Cancer sufferer who wrote to Brittany Maynard has died
A pastor's wife and author who wrote an open letter to right-to-die campaigner Brittany Maynard has died after a three-year battle with breast cancer.
Kara Tippetts, 38, was diagnosed with stage four cancer in 2012 and died on Sunday. Last year, she wrote to Maynard urging her to reconsider ending her life. Maynard had a brain tumour and campaigned extensively for dignity in dying, becoming the face of Compassion & Choices. She died by assisted suicide in November.
Tippetts wrote in October, before Maynard's death: "Dear heart, we simply disagree. Suffering is not the absence of goodness, it is not the absence of beauty, but perhaps it can be the place where true beauty can be known.
"In your choosing your own death, you are robbing those that love you with the such tenderness, the opportunity of meeting you in your last moments and extending you love in your last breaths... That last kiss, that last warm touch, that last breath, matters — but it was never intended for us to decide when that last breath is breathed."
A post on Tippett's blog, named Mundane Faithfulness, says that Kara embraced her situation with courage, and never gave up on her faith."She believed that cancer was not the point, but Jesus was; how she responded and trusted Christ in the midst of this hard was where she would find Grace."
"Knowing Jesus, knowing that He understands my hard goodbye, He walks with me in my dying. My heart longs for you to know Him in your dying. Because in His dying, He protected my living. My living beyond this place," Tippett told Maynard.
"Brittany, when we trust Jesus to be the carrier, protector, redeemer of our hearts, death is no longer dying. My heart longs for you to know this truth, this love, this forever living."

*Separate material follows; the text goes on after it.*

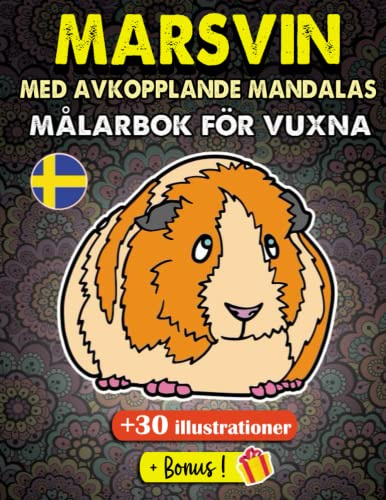 Marsvin med mandalas målarbok för vuxna och ungdomar: Mer än 30 vackra avkopplande Marsvin Mandalas illustrationer, med Stress lindra djur Mandalas mönster.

Tippett recently wrote that treatment was no longer helping the cancer. "My little body has grown tired of battle," she said.
"But what I see, what I know, what I have is Jesus. He has still given me breath, and with it I pray I would live well and fade well. By degrees doing both, living and dying, as I have moments left to live. I get to draw my people close, kiss them and tenderly speak love over their lives.
"I get to pray into eternity my hopes and fears for the moments of my loves. I get to laugh and cry and wonder over Heaven. I do not feel like I have the courage for this journey, but I have Jesus—and He will provide. He has given me so much to be grateful for, and that gratitude, that wondering over His love, will cover us all. And it will carry us—carry us in ways we cannot comprehend."
Tippett leaves behind her husband, Jason, and four children.